O desempenho do comércio externo chinês é atribuído a vários fatores, incluindo o forte apoio das políticas públicas, a dimensão do mercado interno e a solidez de um sistema industrial completo. Estes elementos permitiram criar uma base sólida para o arranque do 15.º Plano Quinquenal e reforçar a confiança no comércio e na economia globais.
Em 2025, a China manteve relações comerciais com mais de 240 países e regiões, tendo o comércio bilateral com mais de 190 desses parceiros registado crescimento. Para além de impulsionar o desenvolvimento económico em diversas regiões do mundo, o comércio chinês contribuiu igualmente para a dinamização da economia global.
O crescimento do volume comercial foi acompanhado por uma melhoria da qualidade. As importações e exportações de produtos de alta tecnologia registaram um aumento homólogo de 11,4%, representando cerca de 60% da contribuição para o crescimento total do comércio externo. A estrutura do comércio externo da China continua, assim, a otimizar-se, injetando novo dinamismo tanto no desenvolvimento nacional como no internacional.

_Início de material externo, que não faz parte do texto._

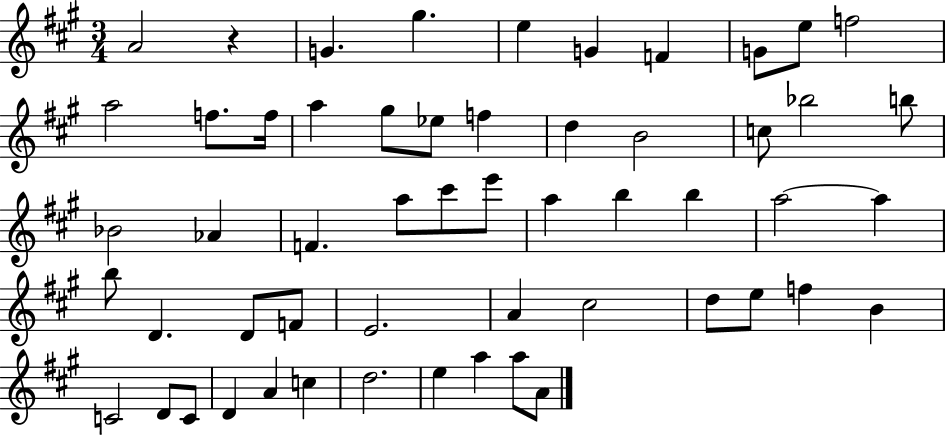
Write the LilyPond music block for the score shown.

{
  \clef treble
  \numericTimeSignature
  \time 3/4
  \key a \major
  a'2 r4 | g'4. gis''4. | e''4 g'4 f'4 | g'8 e''8 f''2 | \break a''2 f''8. f''16 | a''4 gis''8 ees''8 f''4 | d''4 b'2 | c''8 bes''2 b''8 | \break bes'2 aes'4 | f'4. a''8 cis'''8 e'''8 | a''4 b''4 b''4 | a''2~~ a''4 | \break b''8 d'4. d'8 f'8 | e'2. | a'4 cis''2 | d''8 e''8 f''4 b'4 | \break c'2 d'8 c'8 | d'4 a'4 c''4 | d''2. | e''4 a''4 a''8 a'8 | \break \bar "|."
}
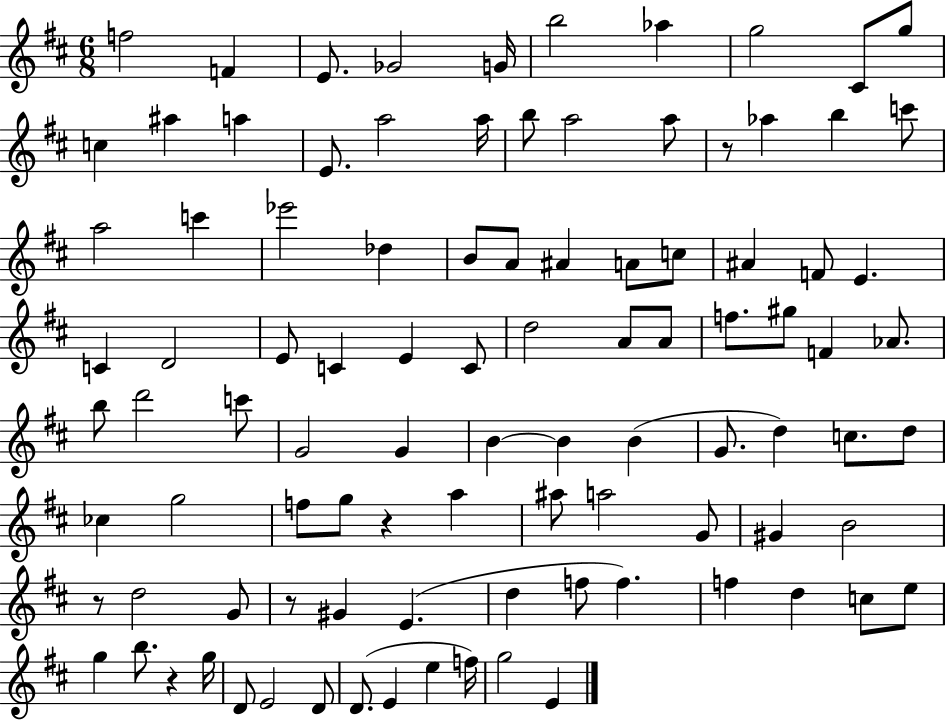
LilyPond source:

{
  \clef treble
  \numericTimeSignature
  \time 6/8
  \key d \major
  f''2 f'4 | e'8. ges'2 g'16 | b''2 aes''4 | g''2 cis'8 g''8 | \break c''4 ais''4 a''4 | e'8. a''2 a''16 | b''8 a''2 a''8 | r8 aes''4 b''4 c'''8 | \break a''2 c'''4 | ees'''2 des''4 | b'8 a'8 ais'4 a'8 c''8 | ais'4 f'8 e'4. | \break c'4 d'2 | e'8 c'4 e'4 c'8 | d''2 a'8 a'8 | f''8. gis''8 f'4 aes'8. | \break b''8 d'''2 c'''8 | g'2 g'4 | b'4~~ b'4 b'4( | g'8. d''4) c''8. d''8 | \break ces''4 g''2 | f''8 g''8 r4 a''4 | ais''8 a''2 g'8 | gis'4 b'2 | \break r8 d''2 g'8 | r8 gis'4 e'4.( | d''4 f''8 f''4.) | f''4 d''4 c''8 e''8 | \break g''4 b''8. r4 g''16 | d'8 e'2 d'8 | d'8.( e'4 e''4 f''16) | g''2 e'4 | \break \bar "|."
}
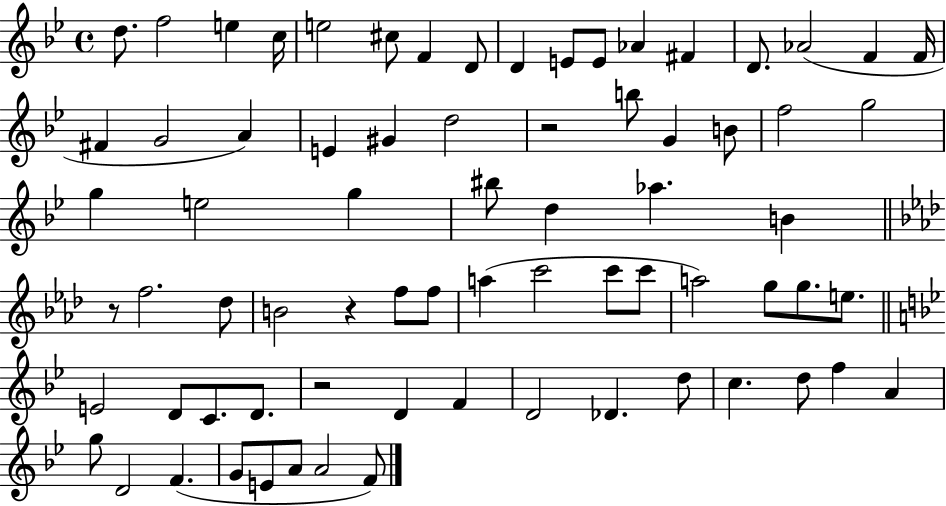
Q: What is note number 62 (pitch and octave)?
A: G5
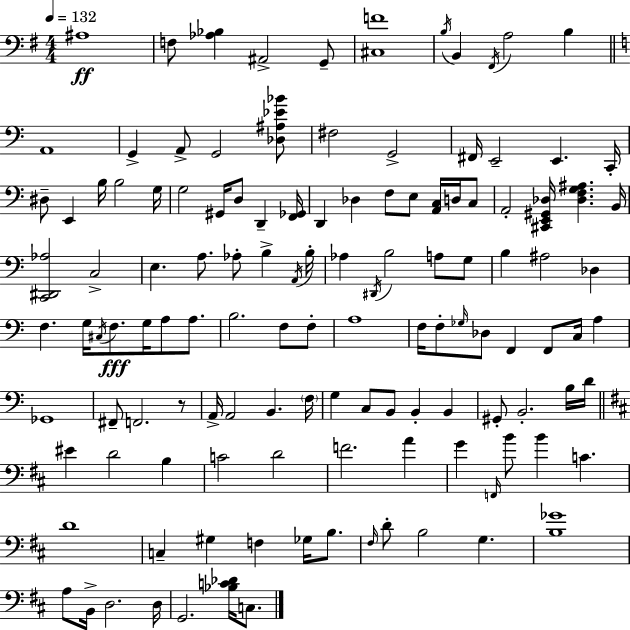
{
  \clef bass
  \numericTimeSignature
  \time 4/4
  \key g \major
  \tempo 4 = 132
  ais1\ff | f8 <aes bes>4 ais,2-> g,8-- | <cis f'>1 | \acciaccatura { b16 } b,4 \acciaccatura { fis,16 } a2 b4 | \break \bar "||" \break \key c \major a,1 | g,4-> a,8-> g,2 <des ais ees' bes'>8 | fis2 g,2-> | fis,16 e,2-- e,4. c,16-. | \break dis8-- e,4 b16 b2 g16 | g2 gis,16 d8 d,4-- <f, ges,>16 | d,4 des4 f8 e8 <a, c>16 d16 c8 | a,2-. <cis, e, gis, des>16 <des f g ais>4. b,16 | \break <c, dis, aes>2 c2-> | e4. a8. aes8-. b4-> \acciaccatura { a,16 } | b16-. aes4 \acciaccatura { dis,16 } b2 a8 | g8 b4 ais2 des4 | \break f4. g16 \acciaccatura { cis16 } f8.\fff g16 a8 | a8. b2. f8 | f8-. a1 | f16 f8-. \grace { ges16 } des8 f,4 f,8 c16 | \break a4 ges,1 | fis,8-- f,2. | r8 a,16-> a,2 b,4. | \parenthesize f16 g4 c8 b,8 b,4-. | \break b,4 gis,8-. b,2.-. | b16 d'16 \bar "||" \break \key b \minor eis'4 d'2 b4 | c'2 d'2 | f'2. a'4 | g'4 \grace { f,16 } b'8 b'4 c'4. | \break d'1 | c4-- gis4 f4 ges16 b8. | \grace { fis16 } d'8-. b2 g4. | <b ges'>1 | \break a8 b,16-> d2. | d16 g,2. <bes c' des'>16 c8. | \bar "|."
}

Paralelamente, a China tem assegurado o fornecimento estável e fiável de produtos de elevada qualidade a preços competitivos, contribuindo para a melhoria das condições de vida em vários países, para o alívio das pressões inflacionistas e para a estabilidade das cadeias industriais e de abastecimento globais.
Apesar da persistência de fatores de incerteza em 2026, a China mantém confiança na continuidade do progresso do seu comércio externo. Recentemente, a Organização Mundial do Comércio reviu em baixa a previsão de crescimento do comércio mundial de mercadorias para 2026, fixando-a em 0,5%. Ainda assim, as autoridades chinesas consideram que o país reúne condições para alcançar novos avanços neste domínio.